Web usage statistics
There is a lot of other crap here, let's just mention:
Google Analytics - non-free-as-in-speech, Google, but an now industry reference
Network monitoring
We don't have a proper LookingGlass configured in the network, and it's going to become a significant problem once the redundant RoutingService kicks in. A few possibilities here:
AOL's Trigger replaces RANCID - maybe?
SmokePing: The next version of Smokeping (2.4) can also provide a LookingGlass, in the form of an AJAXy traceroute. It's packaging has stalled (bug 485977) since the package is now looking for a new maintainer (bug 568742). 2.4 also depends on the qooxdoo framework, which is not yet in Debian (bug 485975). the new version doesn't have a lookinglass anymore.
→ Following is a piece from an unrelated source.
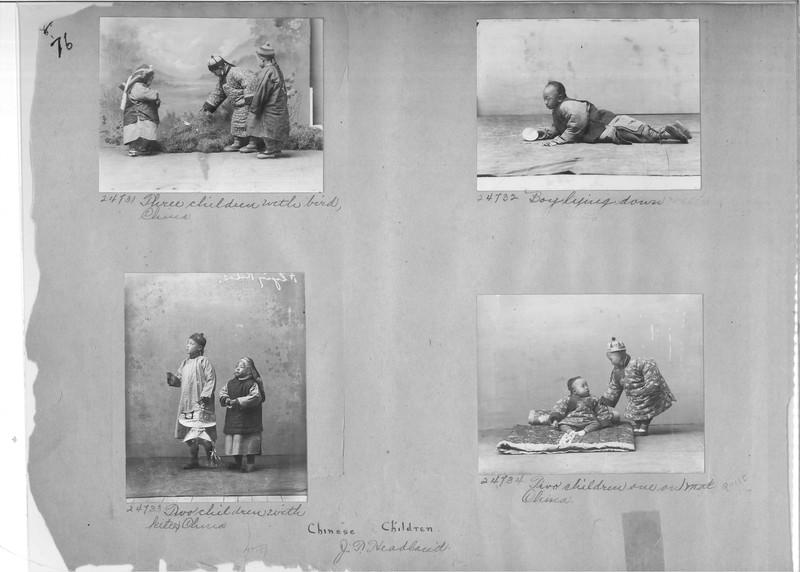 Mission Photograph Album - China #7 page 0076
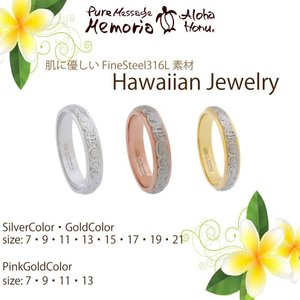 指輪 リング レディース メンズ ペア アクセサリー ハワイアン 金属アレルギー 対応 ステンレス シルバー ピンク ゴールド ウミガメ ホヌ プルメリア 波 ギフト|bj-direct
RANCID: there's a rancid-cgi package which also provides a looking glass, but it assumes it's talking to a Cisco or similar router with a pre-defined commandline interface. Basically, it offloads the work to the router, and collects the results. Since we're using BSD-based routers, this may require extra work to setup.
OpenBSD's OpenBGPd has a looking glass called bgplg. It also supports pings and traceroutes. That seems like the best software to use considering we're going to use OpenBGPd eventually. I found this demo, which doesn't make traceroute or ping available. Oh and there's a shell interface too.
DIS - a RANCID replacement
Intrusion Detection System (IDS)
To detect some types of attacks that happen on the network, it could be useful to run an IDS.
Snort is the most known option
psad uses snort signatures and offers some more features. It's a project that originated from the Bastille Linux project.
Intrusion detection systems
A broader category than log auditing, this can also process raw traffic and other things...
Snort - the de-facto standard, avec une interface ruby commerciale (https://www.threatstack.com/)
Sagan - log monitoring, snort-like
Log auditing
Log monitoring allows for acting upon certain conditions detected in log files. This also includes a central log monitoring server and related tools.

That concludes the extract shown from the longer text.